Results: Imaging revealed a 16.1 × 10.9 cm heterogeneous posterior mediastinal mass with necrotic foci, vascular encasement, and right pleural effusion. Histopathology showed spindle-shaped tumor cells with a Ki-67 index of 40%, confirming LMS. Literature synthesis (n=14 cases) demonstrated that 71.4% of tumors exceeded 5 cm, with a predilection for the anterior mediastinum (71.4%) and heterogeneous enhancement (100%).

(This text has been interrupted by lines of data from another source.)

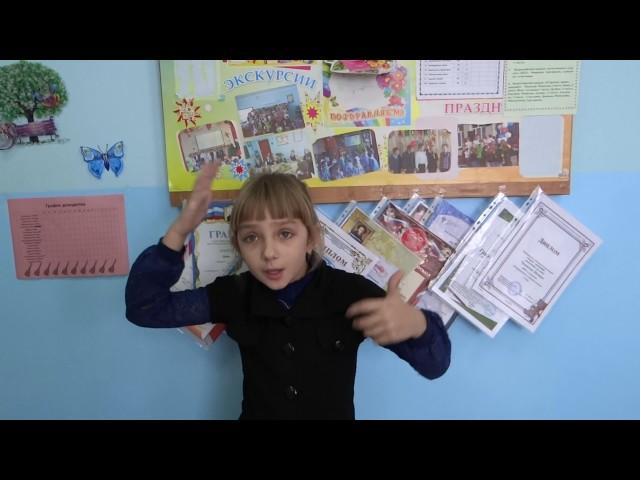 Изображение предпросмотра прочтения – КираДудина читает произведение «Мартышка и очки» И.А.Крылова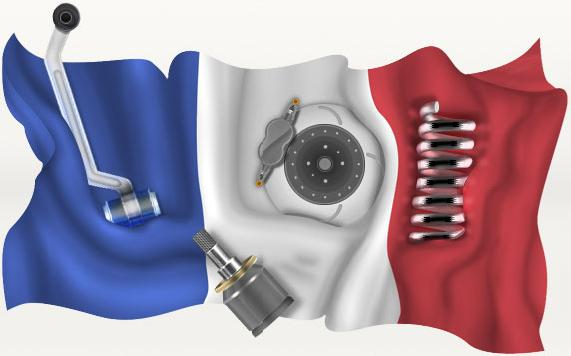 FranceShop - фото 12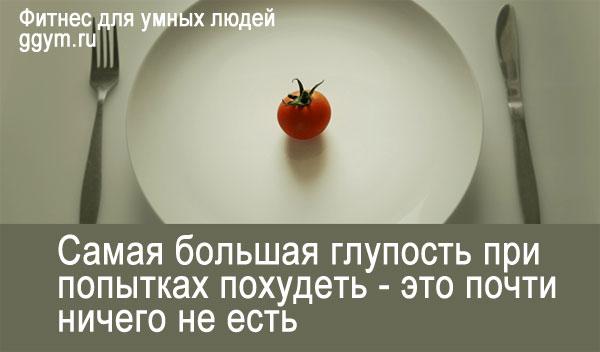 Чтобы похудеть, надо питаться правильно, а не бросать есть вовсе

Discussion: Mediastinal LMS radiologically mimics other malignancies but exhibits distinctive pathological markers (SMA/ Desmin+). Surgical resection remains the primary treatment; our patient received neoadjuvant chemotherapy (liposomal doxorubicin/dacarbazine) and achieved a partial response. This case highlights the importance of multidisciplinary collaboration (imaging-pathology correlation) for the timely diagnosis of this aggressive neoplasm.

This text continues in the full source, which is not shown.